Documented in fill_inter merge_times tsscheck

#' Merge preprocessed data.tables by timestamps
#'
#' Merge measured data to sample id's and measurement descriptions based on the
#' timestamps of the measurements.
#'
#' @param sdt (data.table) A data.table containing sample data such as ID's, seal
#' start and end times, description
#' @param mdt (data.table) A data.table with the measured data and timestamps
#' @param timestamp_check (logical) Should a check and correction be performed
#' on the merged timestamps using \code{\link{tsscheck}}
#'
#' @import data.table
#' @export
merge_times <- function(sdt, mdt, timestamp_check = TRUE){
  # sdt should be a data.table with columns sample_id, startend, and time (year, month, day, hour, minute)
  # mdt should be a data.table with at least columns Timestamp and a measurement column
  sdt <- copy(sdt)
  mdt <- copy(mdt)

  # add global binding
  stimedate = timedate = Timestamp = NULL

  # checks on sdt
  checkmate::assert_data_table(sdt,min.cols = 3)
  checkmate::assert_true(all(c('sample_id', 'startend', 'timedate') %in% names(sdt)))
  checkmate::assert_character(sdt$startend)
  checkmate::assert_subset(sdt$startend, choices = c('seal', 'start', 'end'))
  checkmate::assert_posixct(sdt$timedate)

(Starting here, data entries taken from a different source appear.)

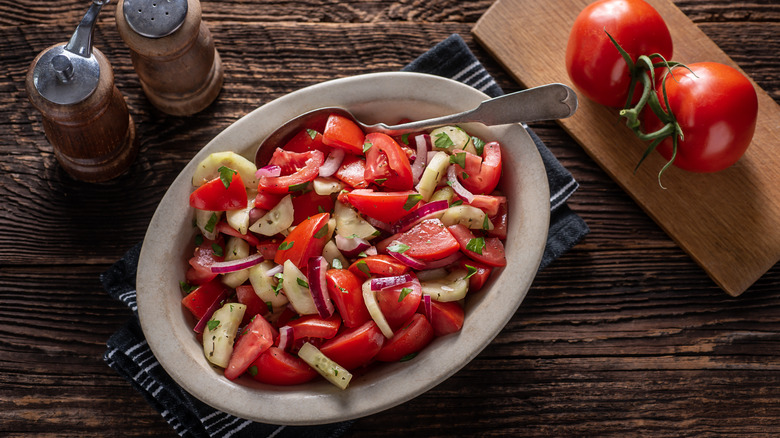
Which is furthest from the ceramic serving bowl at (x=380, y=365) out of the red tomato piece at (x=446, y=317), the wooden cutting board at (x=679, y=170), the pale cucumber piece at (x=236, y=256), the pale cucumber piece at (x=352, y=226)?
the wooden cutting board at (x=679, y=170)

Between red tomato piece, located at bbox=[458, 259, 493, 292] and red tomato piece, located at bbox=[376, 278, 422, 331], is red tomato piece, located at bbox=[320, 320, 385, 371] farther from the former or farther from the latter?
red tomato piece, located at bbox=[458, 259, 493, 292]

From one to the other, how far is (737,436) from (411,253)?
4.66 ft

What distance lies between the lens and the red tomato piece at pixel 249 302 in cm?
186

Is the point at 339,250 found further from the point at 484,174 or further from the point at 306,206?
the point at 484,174

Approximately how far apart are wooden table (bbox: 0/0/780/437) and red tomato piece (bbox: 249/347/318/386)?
1.55 ft

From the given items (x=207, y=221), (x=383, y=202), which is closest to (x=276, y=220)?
(x=207, y=221)

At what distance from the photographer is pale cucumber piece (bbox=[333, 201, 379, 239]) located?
5.94 ft

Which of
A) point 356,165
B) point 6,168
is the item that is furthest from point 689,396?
point 6,168

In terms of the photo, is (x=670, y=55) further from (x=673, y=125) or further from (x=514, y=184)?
(x=514, y=184)

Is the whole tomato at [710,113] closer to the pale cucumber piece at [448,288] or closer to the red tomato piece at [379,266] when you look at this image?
the pale cucumber piece at [448,288]

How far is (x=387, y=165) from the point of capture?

  # format sdt stimedate as ymdhm
  sdt <- sdt[,stimedate := format(as.POSIXct(timedate, tz = 'UTC'), format = "%Y-%m-%d %H:%M")]

  # checks on mdt
  checkmate::assert_data_table(mdt, min.cols = 2)
  checkmate::assert_true(all(c('Timestamp' %in% names(mdt)))) # check if timestamp is present
  checkmate::assert_posixct(mdt$Timestamp, any.missing = FALSE)
  checkmate::assert_true(any(c('co2.ppm', 'h2o.ppm', 'n2o.ppm', 'nh3.ppm',
                               'co2.mgm3', 'h2o.mgm3', 'n2o.mgm3', 'nh3.mgm3') %in% names(mdt)))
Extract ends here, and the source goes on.